--- Dataset content Enclosed Below ---
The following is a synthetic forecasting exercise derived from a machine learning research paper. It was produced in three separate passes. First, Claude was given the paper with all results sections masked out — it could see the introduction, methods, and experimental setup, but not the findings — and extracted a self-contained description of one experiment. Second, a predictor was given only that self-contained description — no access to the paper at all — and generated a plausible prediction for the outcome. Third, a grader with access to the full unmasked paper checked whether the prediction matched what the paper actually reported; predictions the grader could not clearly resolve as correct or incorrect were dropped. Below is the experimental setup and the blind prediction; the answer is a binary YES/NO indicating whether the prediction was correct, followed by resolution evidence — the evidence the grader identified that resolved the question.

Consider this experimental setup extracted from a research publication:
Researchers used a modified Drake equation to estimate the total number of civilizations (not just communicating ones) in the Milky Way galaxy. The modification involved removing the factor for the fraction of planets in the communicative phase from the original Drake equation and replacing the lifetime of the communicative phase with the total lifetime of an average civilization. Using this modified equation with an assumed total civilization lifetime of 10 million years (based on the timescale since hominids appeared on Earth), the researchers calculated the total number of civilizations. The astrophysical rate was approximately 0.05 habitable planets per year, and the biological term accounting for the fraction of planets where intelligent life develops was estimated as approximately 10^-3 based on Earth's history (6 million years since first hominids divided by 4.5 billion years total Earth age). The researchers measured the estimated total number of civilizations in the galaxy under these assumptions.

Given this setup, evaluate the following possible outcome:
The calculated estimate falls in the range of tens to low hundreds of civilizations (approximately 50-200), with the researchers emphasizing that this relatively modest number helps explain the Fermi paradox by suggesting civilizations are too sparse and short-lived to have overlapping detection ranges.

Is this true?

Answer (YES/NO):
--- End of Enclosed Dataset content ---
Exercise requirements: Retype the listing exactly, in full.

Result for this task:
The following is a synthetic forecasting exercise derived from a machine learning research paper. It was produced in three separate passes. First, Claude was given the paper with all results sections masked out — it could see the introduction, methods, and experimental setup, but not the findings — and extracted a self-contained description of one experiment. Second, a predictor was given only that self-contained description — no access to the paper at all — and generated a plausible prediction for the outcome. Third, a grader with access to the full unmasked paper checked whether the prediction matched what the paper actually reported; predictions the grader could not clearly resolve as correct or incorrect were dropped. Below is the experimental setup and the blind prediction; the answer is a binary YES/NO indicating whether the prediction was correct, followed by resolution evidence — the evidence the grader identified that resolved the question.

Consider this experimental setup extracted from a research publication:
Researchers used a modified Drake equation to estimate the total number of civilizations (not just communicating ones) in the Milky Way galaxy. The modification involved removing the factor for the fraction of planets in the communicative phase from the original Drake equation and replacing the lifetime of the communicative phase with the total lifetime of an average civilization. Using this modified equation with an assumed total civilization lifetime of 10 million years (based on the timescale since hominids appeared on Earth), the researchers calculated the total number of civilizations. The astrophysical rate was approximately 0.05 habitable planets per year, and the biological term accounting for the fraction of planets where intelligent life develops was estimated as approximately 10^-3 based on Earth's history (6 million years since first hominids divided by 4.5 billion years total Earth age). The researchers measured the estimated total number of civilizations in the galaxy under these assumptions.

Given this setup, evaluate the following possible outcome:
The calculated estimate falls in the range of tens to low hundreds of civilizations (approximately 50-200), with the researchers emphasizing that this relatively modest number helps explain the Fermi paradox by suggesting civilizations are too sparse and short-lived to have overlapping detection ranges.

Is this true?

Answer (YES/NO):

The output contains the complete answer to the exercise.